Das waren jetzt alles Dinge die innerhalb der Dreimonatsfrist erledigt wurden (mussten). Wir haben es geschafft und konnten in ein, was die derzeit genutzte Wohnfläche angeht, in ein Schlüsselfertiges Haus einziehen.

Trotzdem ist das Haus noch lange nicht fertig und auch seit dem Einzug arbeite(n) ich / wir noch fleißig weiter. Unter anderem folgende Projekte wurden bereits abgeschlossen und sind noch in Arbeit:

-          Dachbodenrohausbau zur Wohnfläche mit Isolierung, Heizung, Strom und Tageslicht.

-          Doppelcarport in der Einfahrt mit LED Fluter Einfahrtsbeleuchtung und Stromquelle für Geräte.

-          Hausnetzwerkverkabelung mit Patchpanel, Switch usw. zentral in einem Schrank unter der Treppe im EG.

-          Gartenumbau mit Rasenanbau sowie Gemüse- und Obstbeeten.

-          Türgegensprechanlage mit IP Kamera und Verbindung zur Telefonanlage. Dadurch Bild und Ton Übertragung  zum DECT Telefon, Smartphone usw. auch über das Internet und Telefonnetz (VPN, Festnetz).
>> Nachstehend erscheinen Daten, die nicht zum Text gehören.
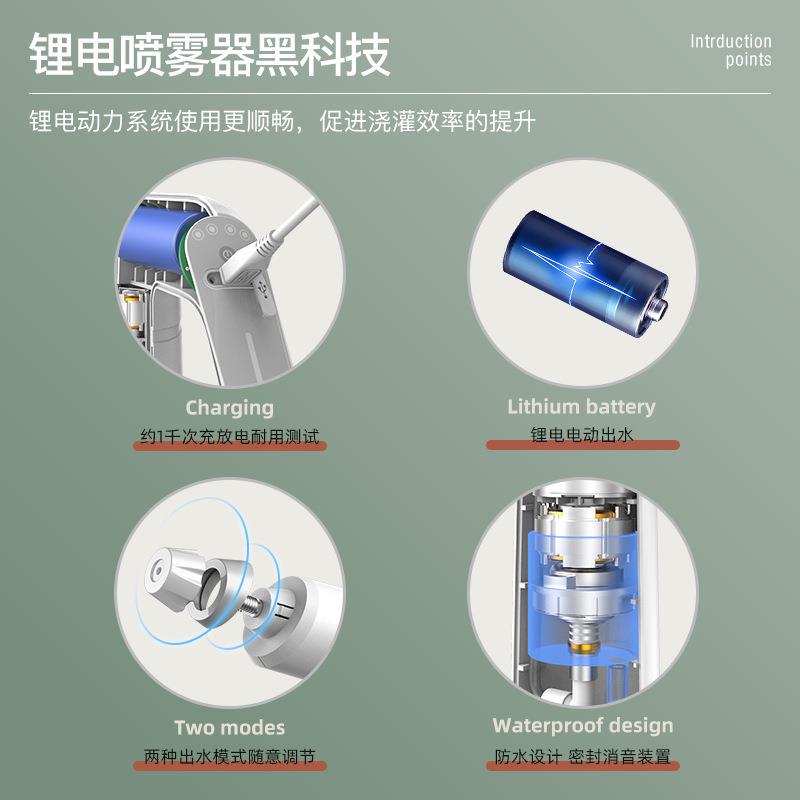 锂电喷雾器黑科技

Intrduction points

锂电动力系统使用更顺畅，促进浇灌效率的提升

Charging
约1千次充放电耐用测试

Lithium battery
锂电电动出水

Two modes
两种出水模式随意调节

Waterproof design
防水设计 密封消音装置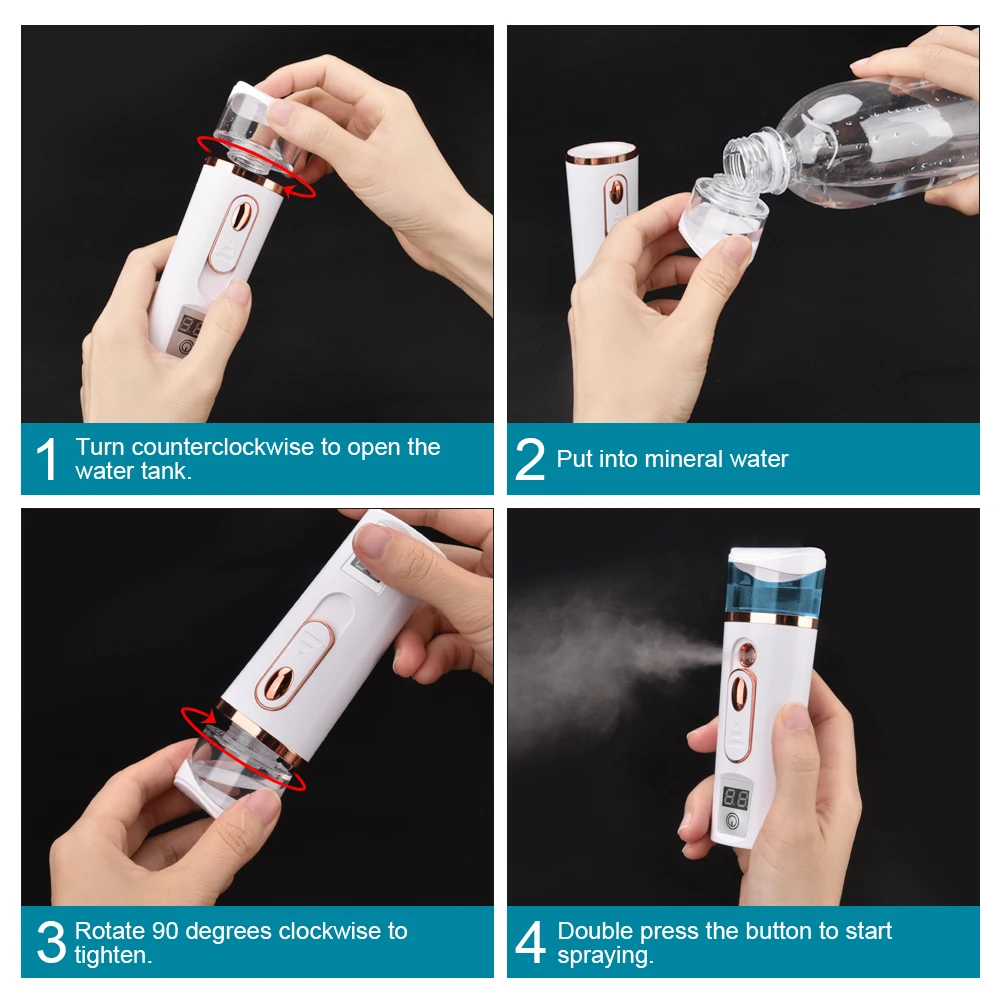 1 Turn counterclockwise to open the water tank.

2 Put into mineral water

3 Rotate 90 degrees clockwise to tighten.

4 Double press the button to start spraying.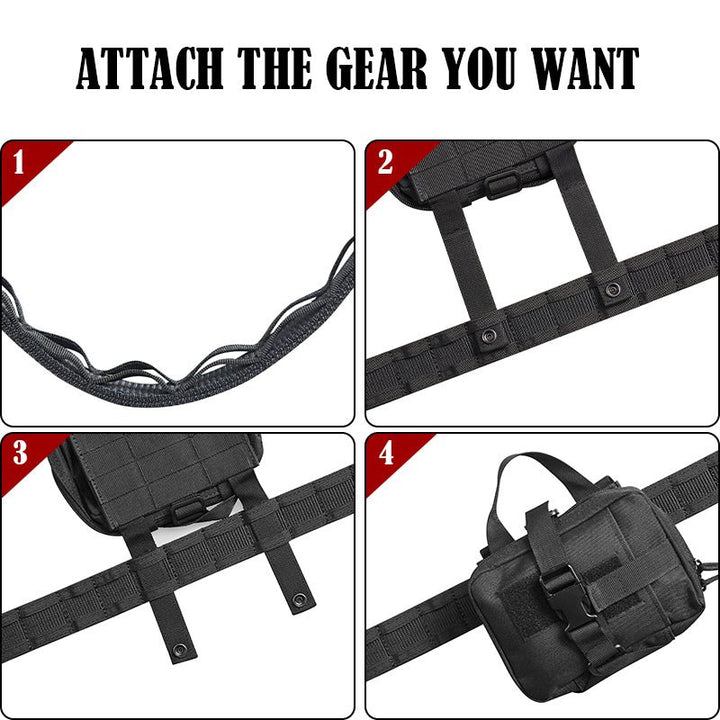 ATTACH THE GEAR YOU WANT

1

2

3

4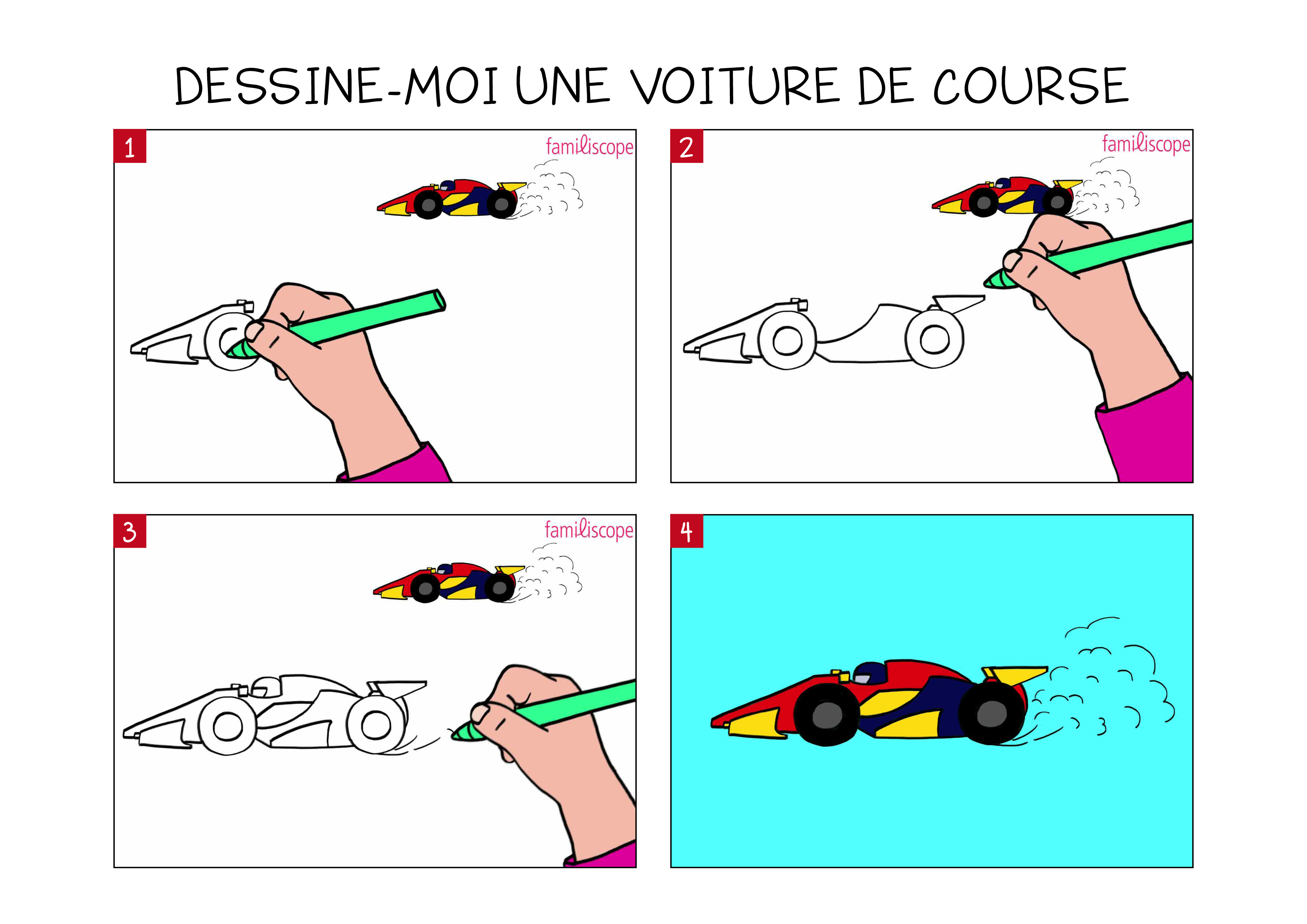 DESSINE-MOI UNE VOITURE DE COURSE

1
familiscope

2
familiscope

3
familiscope

4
-          weiterer Kellerausbau mit eigener Toilette usw.

usw.

Ich denke man kann sich alleine damit vorstellen warum ich keine Zeit zum bloggen hatte. Bilder dazu findet ihr u.a. in Instagram unter dem Hashtag #nbh12 (Nerd baut Haus 2012).
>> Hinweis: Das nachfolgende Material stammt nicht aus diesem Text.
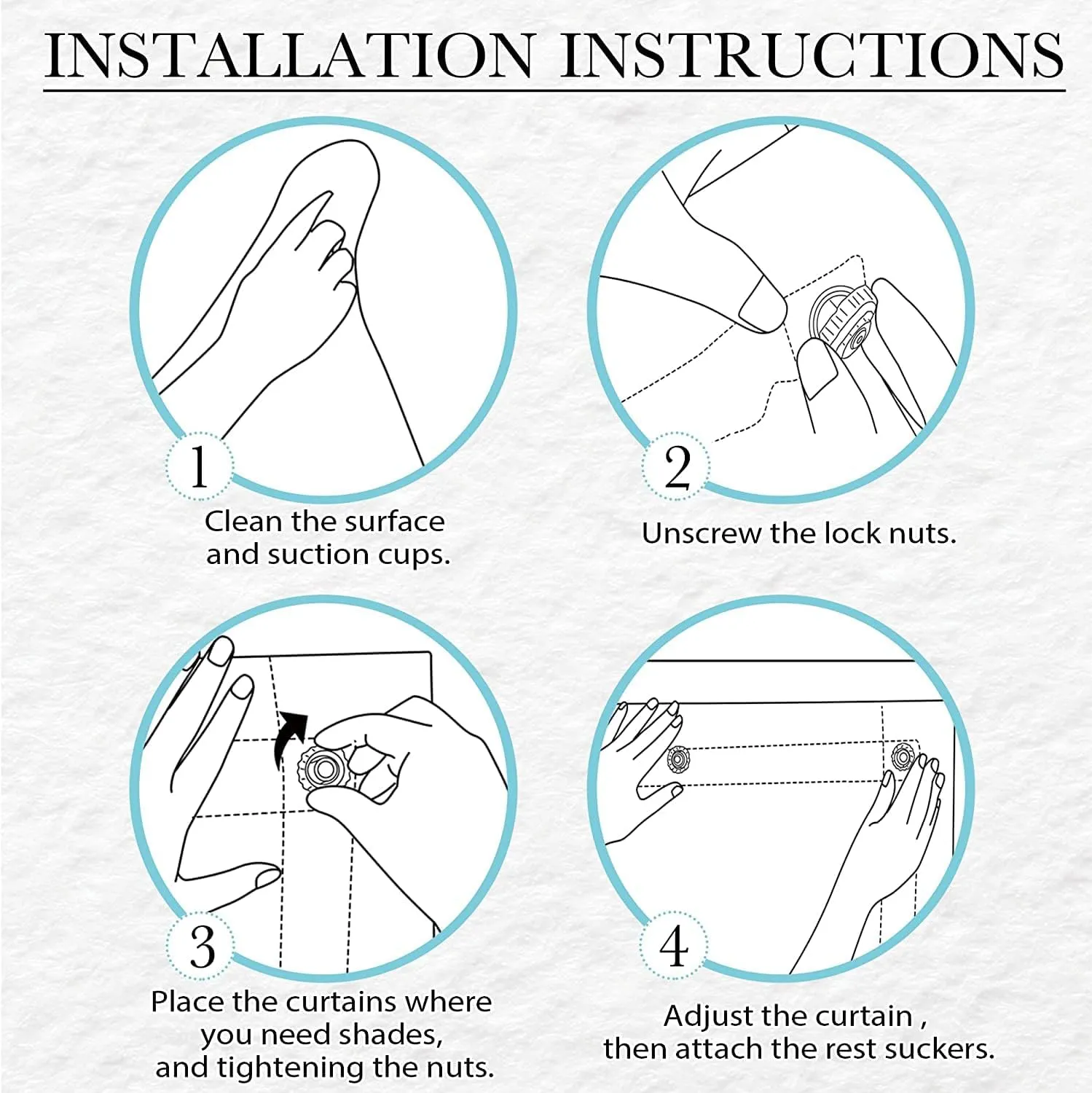 INSTALLATION INSTRUCTIONS

1

Clean the surface and suction cups.

2

Unscrew the lock nuts.

3

Place the curtains where you need shades, and tightening the nuts.

4

Adjust the curtain , then attach the rest suckers.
Aber das war noch nicht alles. Auch beruflich und familiär hat sich einiges getan.

2.       Der Beruf


War ich 2012 zum Zeitpunkt meines letzten Blogeintrags noch als stellvertretende Wohnbereichsleitung und Hygienebeauftragter tätig, so bin ich heute bereits Wohnbereichsleitung und Qualitätsbeauftragter und habe im November 2013 zusätzlich noch eine Weiterbildung zur Pflegedienst- und Einrichtungsleitung begonnen. Ich fühle mich daher beruflich zufrieden und erfüllt wie noch nie aber leider hat auch darunter, vor allem in den ersten Monaten der Einarbeitung in die neuen Tätigkeit, mein Privatleben und damit auch das Blog gelitten. Und somit kommen wir auch zum letzten „privaten“ Punkt.


3.       Die Familie


Natürlich will ich in meiner sowieso schon zeitlich sehr eingeschränkten Freizeit so viel wie möglich für meine Familie da sein. Eine Frau und ein Kind wollen ja auch unterhalten werden J. Wartet mal, sagte ich ein Kind?
Im Juli 2013, also fast ein Jahr nach Einzug in unser Traumhaus war es soweit. Unser zweiter Sohn, Tom, kam zu Welt. Denn immerhin will so ein Haus mit seinen vielen Zimmern auch gefüllt werden
J Das wirbelte mein Privatleben und das meiner Familie natürlich komplett durcheinander. Und wo musste ich (freiwillig) deswegen kürzer treten? Natürlich, unter anderem beim Blog L.

Wie geht es nun weiter?

Ja, das Blog wird weiterleben. Denn natürlich bin ich weiterhin ein Nerd und Altenpfleger und habe mir in den letzten 1,5 Jahren einige neue Technik und Gadgets angeschafft wie einige von euch auf Twitter mitbekommen haben. Auf jeden Fall werde ich hier in Zukunft wieder in Text- und Bildform aktiver werden. Wenn es das Umfeld zuletzt, sogar wie in der Vergangenheit mit Youtube Videos oder einem Audio-/ Videopodcast zum „Nerddasein“. Die Themen in diesen Blogs, Videos oder Podcasts wären dann weiterhin bunt gemischt. Ob Altenpflege, Technik, Familie oder Haus, alles ist möglich. Als Podcast könnte ich mir ein Mischpodcast aus Bits und so und Fanboys vorstellen, nur allgemeiner was den Technikteil angeht, also nicht überwiegend auf Apple bezogen sondern auch Windows, Linux und Android. Nur leider fehlen mir dazu noch die geeigneten Gesprächspartner. Wer Lust und Zeit hat kann sich gerne bei mir melden. Ich bin für alles offen. Vielleicht harmoniert es ja zwischen uns wie damals z.B. bei MePlaying mit Dominik (Nogosoul), Manu (Manuspielt) und mir.

Mensch, jetzt habe ich viel geschrieben und das für wenn überhaupt. Keine liest so einen langen Blog. Der Eintrag wurde heute sofort hochgeladen. Korrekturlesen könnt ihr ja und da ich unter anderem sicher wie immer einige Kommas vergessen habe, bitteschön: ,,,,,,,,,,,,,,,,,,,,,,,,,,,,,,,,,,,,,,,,,,, J

Über jedes Feedback, egal über welchen Kanal bin ich sehr dankbar!